* [THE PROBLEM]:
Since only part of the material below is wanted, output exactly the lines from the one with "Vietnam;Lao, site loc_0708, 2018-07-29" up to and including the one with "genus: Felis".

•••

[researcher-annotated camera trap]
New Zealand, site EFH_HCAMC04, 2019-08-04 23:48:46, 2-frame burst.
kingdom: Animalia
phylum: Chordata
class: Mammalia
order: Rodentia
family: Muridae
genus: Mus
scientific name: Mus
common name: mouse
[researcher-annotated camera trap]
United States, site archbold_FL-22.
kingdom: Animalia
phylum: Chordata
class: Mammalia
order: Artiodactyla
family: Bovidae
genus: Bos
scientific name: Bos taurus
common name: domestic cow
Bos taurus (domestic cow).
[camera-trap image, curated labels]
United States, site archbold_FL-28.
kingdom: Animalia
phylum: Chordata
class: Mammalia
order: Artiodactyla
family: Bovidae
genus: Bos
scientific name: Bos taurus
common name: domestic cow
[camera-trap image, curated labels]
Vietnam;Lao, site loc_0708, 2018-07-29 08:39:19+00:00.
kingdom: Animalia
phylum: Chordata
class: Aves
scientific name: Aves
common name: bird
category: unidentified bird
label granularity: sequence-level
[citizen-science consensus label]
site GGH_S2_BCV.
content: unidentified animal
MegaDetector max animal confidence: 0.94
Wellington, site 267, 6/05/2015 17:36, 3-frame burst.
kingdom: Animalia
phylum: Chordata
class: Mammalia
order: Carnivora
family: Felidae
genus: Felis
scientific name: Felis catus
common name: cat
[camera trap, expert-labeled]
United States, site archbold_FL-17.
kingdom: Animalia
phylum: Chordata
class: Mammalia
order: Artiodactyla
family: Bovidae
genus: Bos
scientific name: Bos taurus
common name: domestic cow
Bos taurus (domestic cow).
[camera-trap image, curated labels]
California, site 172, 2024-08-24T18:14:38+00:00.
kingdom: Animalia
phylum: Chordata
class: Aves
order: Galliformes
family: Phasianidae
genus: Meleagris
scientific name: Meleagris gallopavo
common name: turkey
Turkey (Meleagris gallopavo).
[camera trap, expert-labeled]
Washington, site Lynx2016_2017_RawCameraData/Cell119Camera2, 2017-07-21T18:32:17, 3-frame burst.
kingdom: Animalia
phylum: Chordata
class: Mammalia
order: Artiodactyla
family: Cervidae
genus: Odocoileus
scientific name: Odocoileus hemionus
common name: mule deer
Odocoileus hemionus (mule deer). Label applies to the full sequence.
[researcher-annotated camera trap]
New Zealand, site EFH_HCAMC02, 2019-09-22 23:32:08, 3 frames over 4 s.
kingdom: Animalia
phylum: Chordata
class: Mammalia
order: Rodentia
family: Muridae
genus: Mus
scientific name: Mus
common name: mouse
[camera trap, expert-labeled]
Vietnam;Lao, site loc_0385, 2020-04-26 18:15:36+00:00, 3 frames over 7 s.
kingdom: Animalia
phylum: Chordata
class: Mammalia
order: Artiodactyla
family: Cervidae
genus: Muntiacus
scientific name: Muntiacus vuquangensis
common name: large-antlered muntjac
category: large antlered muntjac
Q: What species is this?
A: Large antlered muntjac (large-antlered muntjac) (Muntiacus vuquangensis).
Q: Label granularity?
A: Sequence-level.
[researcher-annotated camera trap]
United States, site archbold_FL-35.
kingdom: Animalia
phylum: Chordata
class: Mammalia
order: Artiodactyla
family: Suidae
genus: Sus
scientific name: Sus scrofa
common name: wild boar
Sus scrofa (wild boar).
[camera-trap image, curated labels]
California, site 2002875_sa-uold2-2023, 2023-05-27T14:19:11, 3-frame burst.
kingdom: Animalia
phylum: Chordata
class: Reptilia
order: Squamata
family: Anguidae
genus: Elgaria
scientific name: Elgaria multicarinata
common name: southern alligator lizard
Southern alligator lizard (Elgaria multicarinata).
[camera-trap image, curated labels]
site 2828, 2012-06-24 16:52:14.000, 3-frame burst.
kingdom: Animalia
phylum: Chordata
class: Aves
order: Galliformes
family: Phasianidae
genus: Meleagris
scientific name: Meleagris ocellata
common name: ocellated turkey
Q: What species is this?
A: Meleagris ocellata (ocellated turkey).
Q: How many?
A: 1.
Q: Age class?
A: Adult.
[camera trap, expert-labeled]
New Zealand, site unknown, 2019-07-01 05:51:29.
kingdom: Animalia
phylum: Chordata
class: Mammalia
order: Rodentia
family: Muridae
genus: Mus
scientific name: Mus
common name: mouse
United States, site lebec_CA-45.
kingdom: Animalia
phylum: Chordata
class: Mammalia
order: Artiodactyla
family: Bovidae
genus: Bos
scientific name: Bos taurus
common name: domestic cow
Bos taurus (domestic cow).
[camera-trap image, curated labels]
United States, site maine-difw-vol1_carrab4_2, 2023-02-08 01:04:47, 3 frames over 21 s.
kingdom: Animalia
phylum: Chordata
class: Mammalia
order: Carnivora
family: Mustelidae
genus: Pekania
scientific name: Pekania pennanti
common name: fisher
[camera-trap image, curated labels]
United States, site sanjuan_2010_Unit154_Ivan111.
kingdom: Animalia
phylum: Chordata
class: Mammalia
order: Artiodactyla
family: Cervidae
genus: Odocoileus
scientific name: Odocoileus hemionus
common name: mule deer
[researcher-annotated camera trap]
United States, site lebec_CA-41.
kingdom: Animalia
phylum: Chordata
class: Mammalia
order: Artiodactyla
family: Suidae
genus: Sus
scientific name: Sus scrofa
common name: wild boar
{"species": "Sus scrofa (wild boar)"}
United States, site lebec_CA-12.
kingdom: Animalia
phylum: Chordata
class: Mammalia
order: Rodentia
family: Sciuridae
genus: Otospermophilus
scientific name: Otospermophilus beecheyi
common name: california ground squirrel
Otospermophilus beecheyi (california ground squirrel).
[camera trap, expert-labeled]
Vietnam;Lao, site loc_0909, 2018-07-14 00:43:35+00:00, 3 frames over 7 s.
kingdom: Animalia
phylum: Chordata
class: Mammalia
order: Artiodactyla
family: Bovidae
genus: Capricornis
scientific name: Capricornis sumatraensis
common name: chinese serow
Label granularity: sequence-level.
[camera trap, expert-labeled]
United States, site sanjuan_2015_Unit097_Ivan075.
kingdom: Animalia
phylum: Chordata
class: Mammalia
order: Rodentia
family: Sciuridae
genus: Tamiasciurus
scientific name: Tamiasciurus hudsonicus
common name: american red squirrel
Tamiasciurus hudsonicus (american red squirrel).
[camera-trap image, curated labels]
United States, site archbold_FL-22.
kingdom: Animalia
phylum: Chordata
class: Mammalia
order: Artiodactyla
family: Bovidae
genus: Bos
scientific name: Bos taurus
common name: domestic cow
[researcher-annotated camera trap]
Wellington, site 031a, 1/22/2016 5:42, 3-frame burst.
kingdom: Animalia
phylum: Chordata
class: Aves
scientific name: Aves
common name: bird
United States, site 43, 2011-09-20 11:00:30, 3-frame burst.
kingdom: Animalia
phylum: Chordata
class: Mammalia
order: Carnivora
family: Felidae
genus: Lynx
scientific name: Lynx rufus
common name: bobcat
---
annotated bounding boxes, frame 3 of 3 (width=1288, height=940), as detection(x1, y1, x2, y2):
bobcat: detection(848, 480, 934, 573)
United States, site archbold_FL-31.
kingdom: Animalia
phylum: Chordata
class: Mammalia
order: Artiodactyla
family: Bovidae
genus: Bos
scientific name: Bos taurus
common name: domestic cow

•••

* [SOLUTION TO THE PROBLEM]:
Vietnam;Lao, site loc_0708, 2018-07-29 08:39:19+00:00.
kingdom: Animalia
phylum: Chordata
class: Aves
scientific name: Aves
common name: bird
category: unidentified bird
label granularity: sequence-level
[citizen-science consensus label]
site GGH_S2_BCV.
content: unidentified animal
MegaDetector max animal confidence: 0.94
Wellington, site 267, 6/05/2015 17:36, 3-frame burst.
kingdom: Animalia
phylum: Chordata
class: Mammalia
order: Carnivora
family: Felidae
genus: Felis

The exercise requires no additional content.